The world is going through a fascinating crisis. I say fascinating because the responses to it, in many cases, are quite quaint. This is seen by many people as deserved comeuppance for those who preached liberal reform or were favourable to globalisation. Many gleefully hail the ‘Socialist’ phase in the US and the UK. Many welcome the defeat of liberal reform.
It may be useful to recall that before globalisation came sometimes in early 1990s, India was trundling along at a pathetic rate of growth. From the Hindu rate of 3.5 per cent under the old Socialist regime, it had quickened to 5.5 per cent but without reform. It was a false boom based on borrowed money. This crashed in 1991 as India went bankrupt and had to go cap-in-hand to Western donors who insisted on taking physical delivery of gold reserves.
The old Socialist regime shouted slogans about garibi hatao but did little about it. Education and health were neglected since all the savings were spent on capital-intensive industries that were inefficient but pandered to the ego of the elite leadership. India could make a nuclear device, but not provide primary education, primary health care or clean water. Socialism meant, like in the USSR, a military industrial complex that ignored the common people’s welfare.
When liberal reform came in 1991, it was bitterly opposed by the Left and the business classes alike. Yet for the poorest people, it was a long-awaited liberation. India’s head count of poverty fell faster in the 15 years since 1991 than ever before. Now it is down in the 20s rather than twice that during the Socialist phase. Per capita income has grown faster in the last 17 years than ever before (even more than during Rama Rajya, I am sure). Since 2000, the economy has charted an explosive path and now India is known not for snake charmers and rope tricks but for efficient management and globally competitive industry.
It is necessary to preserve and enhance all this because of and despite the financial crisis. The benevolent climate in which the rapid growth took place for the last 17 years will disappear. Capital flows from abroad will be harder to attract. Export markets for services will contract. India will need to be much more competitive than it has been before. It needs not just to keep up its liberal policies but to renew them imaginatively.
What the Singur episode has shown is that the 1894 Act for acquisition of land is undemocratic. All the SEZs also need to be re-examined. The need for such special deals arises from the restrictive hiring and firing laws that prevail everywhere else. This is also why there is now a large pool of workers who have insecure jobs.

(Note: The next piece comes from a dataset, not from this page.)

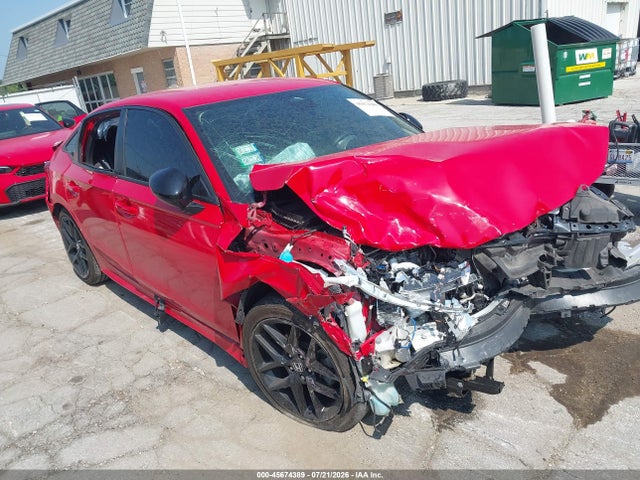 Aukcja sprzedaży 2025 Honda Civic Sport, vin: 2HGFE2F56SH510010, numer aukcji: 45674389
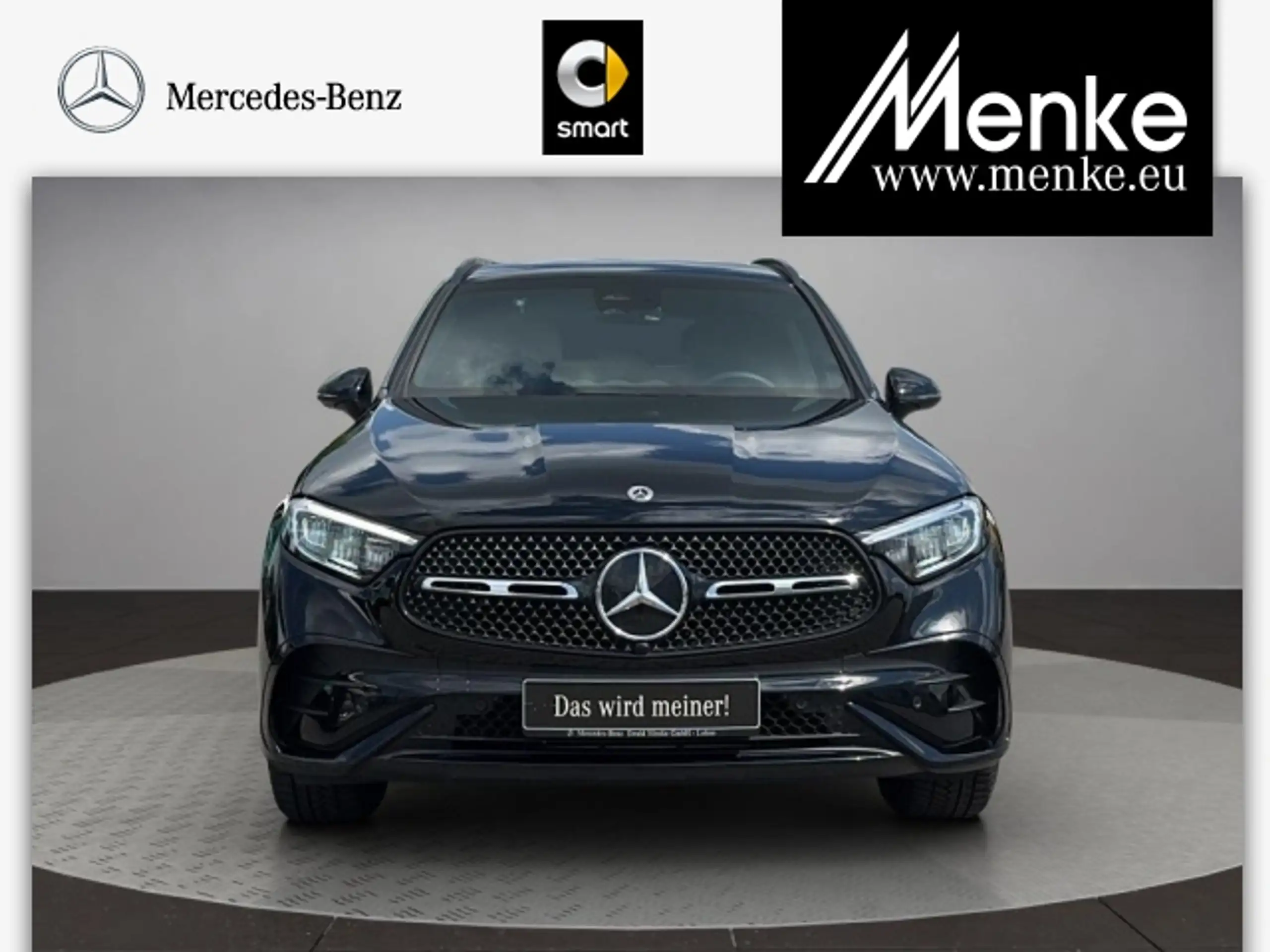 Mercedes-Benz - GLC 300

The days of Nehru-Gandhi Socialism were days of elite dominance and a deferential public. Now Indian democracy is much more vigorous at the base and more corrupt at the top. The elite itself has changed and absorbed many new, previously downtrodden groups. But those who come into politics crave executive power as a means of enrichment. They have no time for legislative work. Hence politics remains strangely distant from the people because executive power in India at the Union and the state level is untrammelled by any checks from legislatures. The only way to challenge a bad decision is to resort to direct action or go to the judiciary to get redress.

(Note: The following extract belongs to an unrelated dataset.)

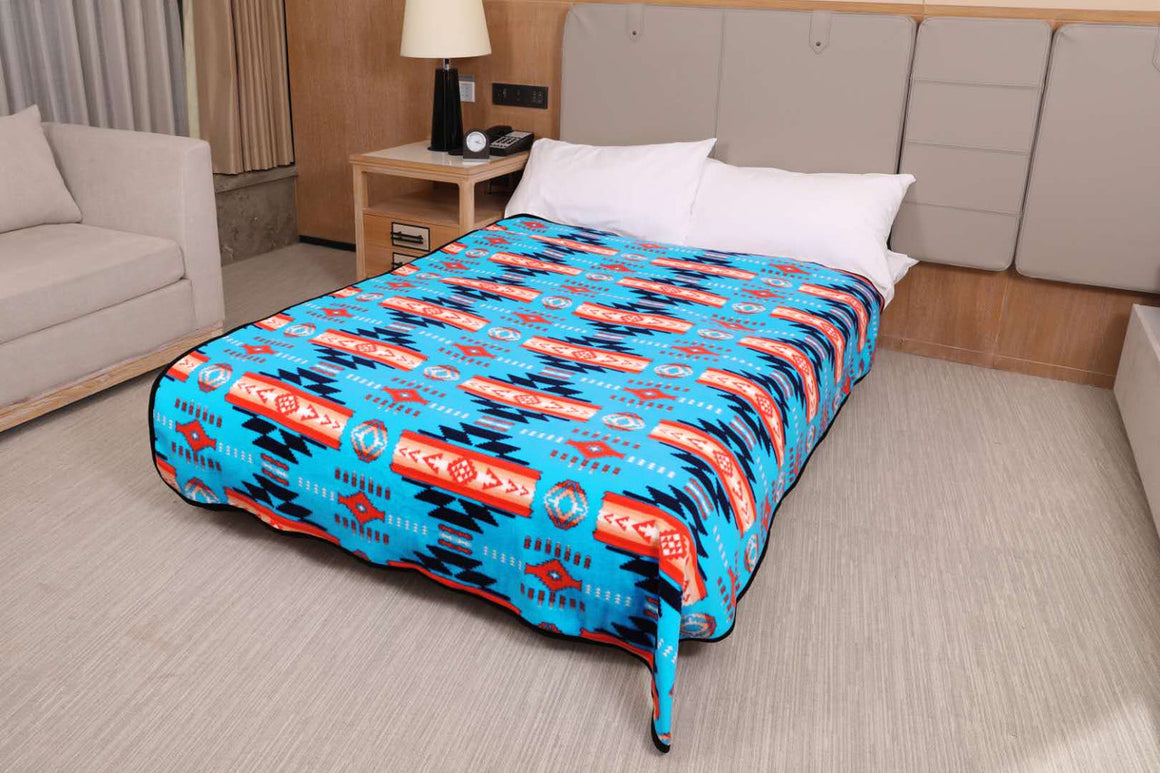 Heavy Polar Fleece Blanket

Indian politics needs a renewal in a way that accommodates the democratic spirit of the people. Old style paternalism disguised as Socialism will not do any longer. Since legislatures will not do the work they are meant to, we need much more civil society action to look after public interest in defiance of corrupt and overbearing executive power. It is unlikely that the present political parties will change and become more aware of people’s needs. Or that they will become more democratic and open in their internal structures. For the politicians, people are just vote banks to be cajoled and bribed at election times and then to be patronised and bullied. Political parties only use the poor people to get into power and then behave exactly like all executives. If Mamata Banerjee comes to power, she will behave just like Buddhadeb. Things have to change.